Threats, Apprehension and Aspiration as India's financial capital Inhabitants Await Redevelopment

For months, intimidating phone calls persisted. Initially, allegedly from a retired cop and a retired army general, and then from the police themselves. Finally, a local artisan asserts he was summoned to the local precinct and told clearly: stop speaking out or face serious consequences.

Shaikh is part of a group opposing a expensive project where one of India's largest slums – a massive informal community with rich history – will be razed and redeveloped by a multinational conglomerate.

"The culture of this area is unparalleled in the globe," explains the resident. "But they want to eradicate our community and stop us speaking out."

Contrasting Realities

The narrow alleys of Dharavi stand in sharp opposition to the towering buildings and elite residences that overshadow the settlement. Dwellings are built haphazardly and often lacking adequate facilities, informal businesses produce dangerous fumes and the atmosphere is filled with the suffocating smell of open sewers.

To some, the promise of a renewed Dharavi into a modern district of premium apartments, neat parks, shiny shopping centers and apartments with multiple bathrooms is a hopeful vision realized.

"We lack sufficient health services, roads or drainage and there are no spaces for youth to recreate," explains a tea vendor, 56, who migrated from Tamil Nadu in that period. "The only way is to clear the area and build us new homes."

Community Resistance

But others, such as this protester, are fighting against the redevelopment.

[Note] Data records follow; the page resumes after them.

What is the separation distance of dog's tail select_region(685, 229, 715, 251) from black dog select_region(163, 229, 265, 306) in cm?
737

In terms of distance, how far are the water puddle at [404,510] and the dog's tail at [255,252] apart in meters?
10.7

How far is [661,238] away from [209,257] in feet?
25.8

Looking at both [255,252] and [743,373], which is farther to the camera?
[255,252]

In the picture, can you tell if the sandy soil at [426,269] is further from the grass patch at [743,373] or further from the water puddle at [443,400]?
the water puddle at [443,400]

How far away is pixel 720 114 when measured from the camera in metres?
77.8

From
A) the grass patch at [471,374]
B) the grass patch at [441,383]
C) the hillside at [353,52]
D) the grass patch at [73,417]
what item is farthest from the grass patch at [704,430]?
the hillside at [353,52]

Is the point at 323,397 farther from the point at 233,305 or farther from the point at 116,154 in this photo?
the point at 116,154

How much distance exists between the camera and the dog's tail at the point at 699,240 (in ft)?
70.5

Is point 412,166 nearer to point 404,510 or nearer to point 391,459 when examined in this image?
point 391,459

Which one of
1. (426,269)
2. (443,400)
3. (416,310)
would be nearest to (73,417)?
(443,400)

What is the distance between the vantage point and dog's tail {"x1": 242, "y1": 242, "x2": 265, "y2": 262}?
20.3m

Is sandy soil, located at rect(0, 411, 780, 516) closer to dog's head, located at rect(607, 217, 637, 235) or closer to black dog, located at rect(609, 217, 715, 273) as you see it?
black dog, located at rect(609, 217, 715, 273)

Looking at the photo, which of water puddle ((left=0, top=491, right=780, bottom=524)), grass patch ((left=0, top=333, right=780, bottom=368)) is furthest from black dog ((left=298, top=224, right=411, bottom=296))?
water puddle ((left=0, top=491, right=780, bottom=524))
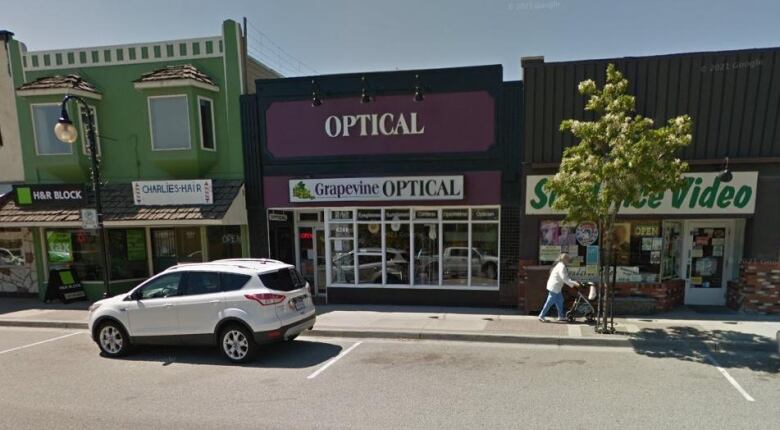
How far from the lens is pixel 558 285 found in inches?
312

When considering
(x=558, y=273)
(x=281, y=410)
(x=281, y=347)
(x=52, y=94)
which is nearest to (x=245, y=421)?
(x=281, y=410)

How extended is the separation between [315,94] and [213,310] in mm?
5973

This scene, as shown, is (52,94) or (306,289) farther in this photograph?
(52,94)

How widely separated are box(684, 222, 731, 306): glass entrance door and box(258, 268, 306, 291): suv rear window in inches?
362

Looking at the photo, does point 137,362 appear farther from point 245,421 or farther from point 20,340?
point 20,340

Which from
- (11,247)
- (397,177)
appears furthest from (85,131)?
(397,177)

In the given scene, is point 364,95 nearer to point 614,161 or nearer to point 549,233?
point 549,233

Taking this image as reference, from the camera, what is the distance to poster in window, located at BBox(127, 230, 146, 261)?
473 inches

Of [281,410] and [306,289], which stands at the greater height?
[306,289]

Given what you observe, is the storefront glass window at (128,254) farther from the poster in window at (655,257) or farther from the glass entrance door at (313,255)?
the poster in window at (655,257)

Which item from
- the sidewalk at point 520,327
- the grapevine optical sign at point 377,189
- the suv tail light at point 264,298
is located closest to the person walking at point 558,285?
the sidewalk at point 520,327

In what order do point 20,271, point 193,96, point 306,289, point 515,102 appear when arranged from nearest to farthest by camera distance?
point 306,289
point 515,102
point 193,96
point 20,271

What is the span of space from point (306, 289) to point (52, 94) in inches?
392

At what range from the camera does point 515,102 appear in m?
9.23
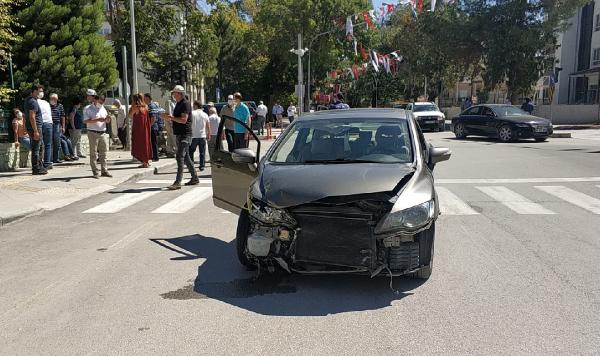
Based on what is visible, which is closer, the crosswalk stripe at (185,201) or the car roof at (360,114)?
the car roof at (360,114)

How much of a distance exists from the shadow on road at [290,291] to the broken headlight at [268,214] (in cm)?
65

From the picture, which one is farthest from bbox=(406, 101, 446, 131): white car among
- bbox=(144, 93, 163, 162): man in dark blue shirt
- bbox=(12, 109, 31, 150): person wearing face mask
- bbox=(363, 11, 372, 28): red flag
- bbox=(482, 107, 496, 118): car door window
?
bbox=(12, 109, 31, 150): person wearing face mask

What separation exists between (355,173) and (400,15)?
56.4m

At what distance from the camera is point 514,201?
29.6 ft

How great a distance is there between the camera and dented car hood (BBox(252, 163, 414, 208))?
444 centimetres

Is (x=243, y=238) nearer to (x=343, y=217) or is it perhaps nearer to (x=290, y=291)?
(x=290, y=291)

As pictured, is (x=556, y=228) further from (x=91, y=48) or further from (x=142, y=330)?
(x=91, y=48)

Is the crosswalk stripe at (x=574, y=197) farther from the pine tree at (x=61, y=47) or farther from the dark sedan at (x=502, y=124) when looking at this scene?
the pine tree at (x=61, y=47)

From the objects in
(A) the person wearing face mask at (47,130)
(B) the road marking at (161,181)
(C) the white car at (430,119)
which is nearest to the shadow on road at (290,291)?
(B) the road marking at (161,181)

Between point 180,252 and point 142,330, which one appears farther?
point 180,252

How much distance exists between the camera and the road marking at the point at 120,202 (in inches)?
341

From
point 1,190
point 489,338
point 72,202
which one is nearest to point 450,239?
point 489,338

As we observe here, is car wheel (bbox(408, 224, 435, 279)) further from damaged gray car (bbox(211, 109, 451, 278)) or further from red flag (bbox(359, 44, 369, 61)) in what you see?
red flag (bbox(359, 44, 369, 61))

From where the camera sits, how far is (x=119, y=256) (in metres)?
5.95
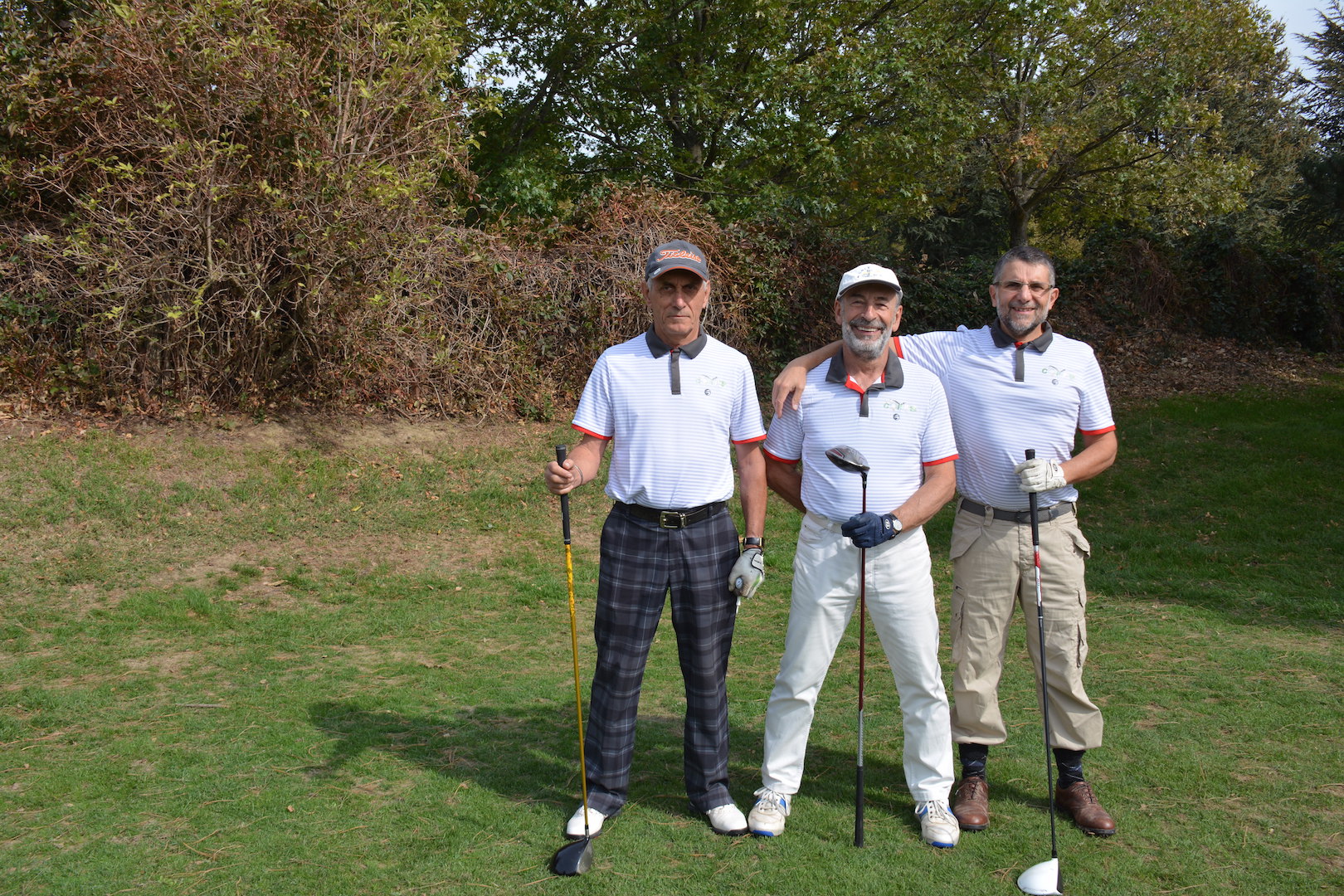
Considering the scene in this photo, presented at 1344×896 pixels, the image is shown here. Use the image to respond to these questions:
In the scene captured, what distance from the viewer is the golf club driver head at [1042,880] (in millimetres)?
3355

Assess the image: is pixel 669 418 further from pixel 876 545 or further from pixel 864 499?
pixel 876 545

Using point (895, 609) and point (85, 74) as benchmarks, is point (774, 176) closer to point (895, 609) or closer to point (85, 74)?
point (85, 74)

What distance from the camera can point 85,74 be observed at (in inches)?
347

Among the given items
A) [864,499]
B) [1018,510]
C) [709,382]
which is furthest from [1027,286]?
[709,382]

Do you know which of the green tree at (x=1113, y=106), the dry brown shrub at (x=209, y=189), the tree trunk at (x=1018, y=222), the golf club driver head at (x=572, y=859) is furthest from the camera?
the tree trunk at (x=1018, y=222)

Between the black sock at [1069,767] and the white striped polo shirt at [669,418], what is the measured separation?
1682 millimetres

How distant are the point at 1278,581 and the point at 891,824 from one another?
5.82 meters

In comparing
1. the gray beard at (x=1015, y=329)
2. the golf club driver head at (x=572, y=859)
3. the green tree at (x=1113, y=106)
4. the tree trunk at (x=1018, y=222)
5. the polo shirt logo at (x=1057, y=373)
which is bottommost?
the golf club driver head at (x=572, y=859)

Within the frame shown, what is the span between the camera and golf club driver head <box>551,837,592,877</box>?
11.5ft

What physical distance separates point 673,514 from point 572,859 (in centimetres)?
125

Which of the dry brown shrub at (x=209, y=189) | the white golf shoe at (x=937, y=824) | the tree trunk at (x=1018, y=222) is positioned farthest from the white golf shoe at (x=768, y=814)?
the tree trunk at (x=1018, y=222)

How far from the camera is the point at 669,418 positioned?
3730 mm

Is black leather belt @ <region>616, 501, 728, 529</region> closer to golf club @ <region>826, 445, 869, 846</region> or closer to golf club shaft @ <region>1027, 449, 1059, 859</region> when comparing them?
golf club @ <region>826, 445, 869, 846</region>

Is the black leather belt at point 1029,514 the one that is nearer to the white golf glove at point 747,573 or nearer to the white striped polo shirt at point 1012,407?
the white striped polo shirt at point 1012,407
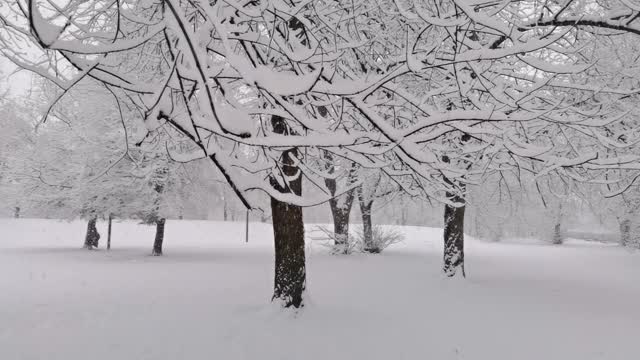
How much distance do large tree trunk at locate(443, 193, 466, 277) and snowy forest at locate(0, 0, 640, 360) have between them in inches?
2.2

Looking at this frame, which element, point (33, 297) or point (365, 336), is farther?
point (33, 297)

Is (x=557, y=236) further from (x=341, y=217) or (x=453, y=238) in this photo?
(x=453, y=238)

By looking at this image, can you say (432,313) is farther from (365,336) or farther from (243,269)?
(243,269)

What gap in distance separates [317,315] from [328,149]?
4315 mm

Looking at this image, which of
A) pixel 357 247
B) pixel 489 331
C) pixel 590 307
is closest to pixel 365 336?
pixel 489 331

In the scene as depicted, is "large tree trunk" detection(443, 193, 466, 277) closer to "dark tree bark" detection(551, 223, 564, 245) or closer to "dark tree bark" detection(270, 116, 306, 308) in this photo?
"dark tree bark" detection(270, 116, 306, 308)

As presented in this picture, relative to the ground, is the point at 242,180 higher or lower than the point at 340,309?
higher

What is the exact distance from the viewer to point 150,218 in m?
18.3

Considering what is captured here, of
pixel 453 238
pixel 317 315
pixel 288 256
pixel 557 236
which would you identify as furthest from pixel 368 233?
pixel 557 236

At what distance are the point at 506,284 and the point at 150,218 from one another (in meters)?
12.8

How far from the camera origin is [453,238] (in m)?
11.5

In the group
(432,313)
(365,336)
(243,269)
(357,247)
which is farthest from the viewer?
(357,247)

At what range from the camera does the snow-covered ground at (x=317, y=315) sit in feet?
19.2

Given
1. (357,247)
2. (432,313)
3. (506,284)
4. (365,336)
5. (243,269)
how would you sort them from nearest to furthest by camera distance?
(365,336)
(432,313)
(506,284)
(243,269)
(357,247)
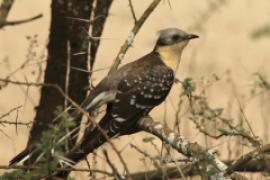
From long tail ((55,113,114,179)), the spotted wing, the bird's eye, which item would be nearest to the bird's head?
the bird's eye

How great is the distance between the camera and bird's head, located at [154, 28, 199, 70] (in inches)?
268

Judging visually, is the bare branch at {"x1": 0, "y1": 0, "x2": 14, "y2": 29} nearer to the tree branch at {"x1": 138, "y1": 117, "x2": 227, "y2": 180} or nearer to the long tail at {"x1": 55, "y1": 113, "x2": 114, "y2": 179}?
the long tail at {"x1": 55, "y1": 113, "x2": 114, "y2": 179}

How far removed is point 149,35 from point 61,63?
8430 mm

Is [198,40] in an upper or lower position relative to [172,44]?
upper

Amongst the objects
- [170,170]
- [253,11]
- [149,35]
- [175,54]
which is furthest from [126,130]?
[253,11]

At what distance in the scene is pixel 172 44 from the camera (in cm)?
686

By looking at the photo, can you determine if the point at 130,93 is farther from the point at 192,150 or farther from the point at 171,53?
the point at 192,150

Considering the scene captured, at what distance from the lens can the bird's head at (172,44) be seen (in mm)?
6805

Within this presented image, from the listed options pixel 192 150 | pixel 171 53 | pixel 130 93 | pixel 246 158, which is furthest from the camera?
pixel 171 53

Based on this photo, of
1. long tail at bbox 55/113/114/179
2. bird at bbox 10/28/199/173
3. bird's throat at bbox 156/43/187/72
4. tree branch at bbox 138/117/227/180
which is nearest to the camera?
tree branch at bbox 138/117/227/180

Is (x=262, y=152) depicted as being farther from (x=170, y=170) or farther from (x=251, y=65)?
(x=251, y=65)

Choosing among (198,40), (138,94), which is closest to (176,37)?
(138,94)

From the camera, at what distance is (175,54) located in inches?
270

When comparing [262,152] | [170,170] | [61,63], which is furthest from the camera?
[61,63]
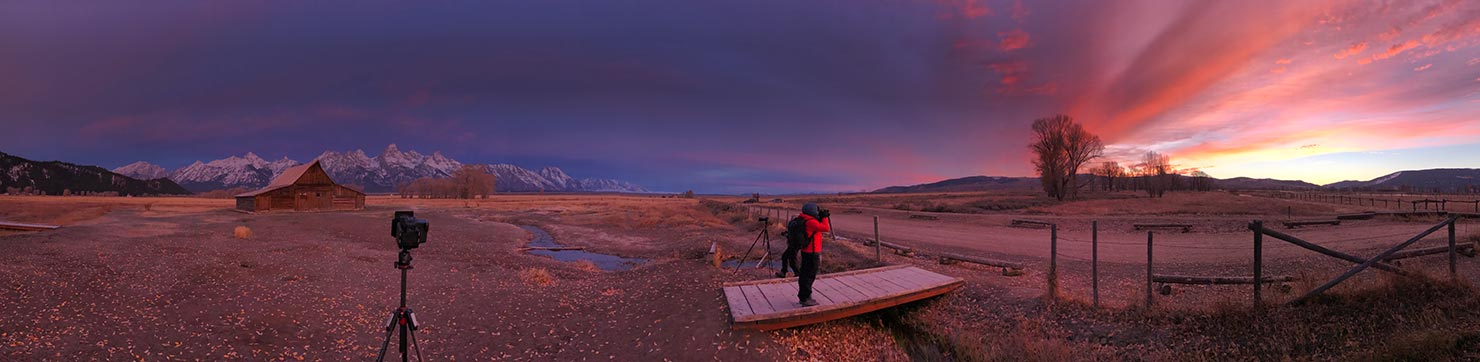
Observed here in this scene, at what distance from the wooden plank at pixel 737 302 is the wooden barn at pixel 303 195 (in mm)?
57472

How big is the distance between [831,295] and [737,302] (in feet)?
5.81

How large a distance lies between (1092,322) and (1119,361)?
1.77 meters

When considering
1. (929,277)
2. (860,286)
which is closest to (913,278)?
(929,277)

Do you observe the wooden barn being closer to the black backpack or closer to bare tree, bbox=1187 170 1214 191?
the black backpack

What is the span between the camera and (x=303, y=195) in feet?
168

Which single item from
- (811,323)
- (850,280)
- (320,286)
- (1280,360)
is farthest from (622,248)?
(1280,360)

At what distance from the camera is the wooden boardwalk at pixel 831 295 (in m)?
8.48

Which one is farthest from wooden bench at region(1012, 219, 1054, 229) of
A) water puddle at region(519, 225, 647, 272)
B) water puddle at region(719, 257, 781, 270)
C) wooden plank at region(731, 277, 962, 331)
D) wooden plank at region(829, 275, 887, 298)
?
wooden plank at region(731, 277, 962, 331)

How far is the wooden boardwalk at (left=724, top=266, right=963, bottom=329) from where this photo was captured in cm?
848

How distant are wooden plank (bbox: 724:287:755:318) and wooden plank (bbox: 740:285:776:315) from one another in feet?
0.26

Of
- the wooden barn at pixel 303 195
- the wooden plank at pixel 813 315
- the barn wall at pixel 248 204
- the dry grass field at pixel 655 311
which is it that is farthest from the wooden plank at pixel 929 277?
the barn wall at pixel 248 204

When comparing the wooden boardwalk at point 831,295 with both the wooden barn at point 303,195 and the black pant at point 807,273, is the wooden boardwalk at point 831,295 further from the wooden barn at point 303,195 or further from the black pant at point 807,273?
the wooden barn at point 303,195

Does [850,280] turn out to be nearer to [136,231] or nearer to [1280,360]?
[1280,360]

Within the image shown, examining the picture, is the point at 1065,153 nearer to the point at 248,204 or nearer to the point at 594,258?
the point at 594,258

None deny that Dharavi, historically ignored as unauthorized settlement, is desperately requiring financial support and improvement. Yet they are concerned that this plan – absent of community input – might convert valuable urban land into a playground for the rich, displacing the marginalized, migrant communities who have resided there since the nineteenth century.

This involved these excluded, relocated individuals who built up the uninhabited area into a widely studied marvel of community resilience and commercial output, whose economic value is worth between one million dollars and two million dollars a year, making it a major unregulated sectors.

Resettlement Issues

Out of about one million residents living in the crowded 220-hectare zone, a minority will be qualified for alternative accommodation in the redevelopment, which is projected to take seven years to complete. Additional residents will be relocated to barren areas and coastal regions on the remote edges of the city, potentially break up a generations-old neighborhood. Certain individuals will be denied housing at all.

Residents permitted to continue living in the area will be given flats in high-rise buildings, a substantial change from the natural, shared lifestyle of living and working that has supported this area for many years.

Commercial activities from garment work to ceramic crafts and waste processing are projected to shrink in number and be relocated to a specific "business area" distant from people's residences.

Survival Challenge

For residents like this protester, a leather artisan and multi-generational inhabitant to call home this community, the plan presents a fundamental risk. His rickety, three-floor operation makes garments – sharp blazers, suede trenches, fashionable garments – sold in luxury boutiques in upscale neighborhoods and overseas.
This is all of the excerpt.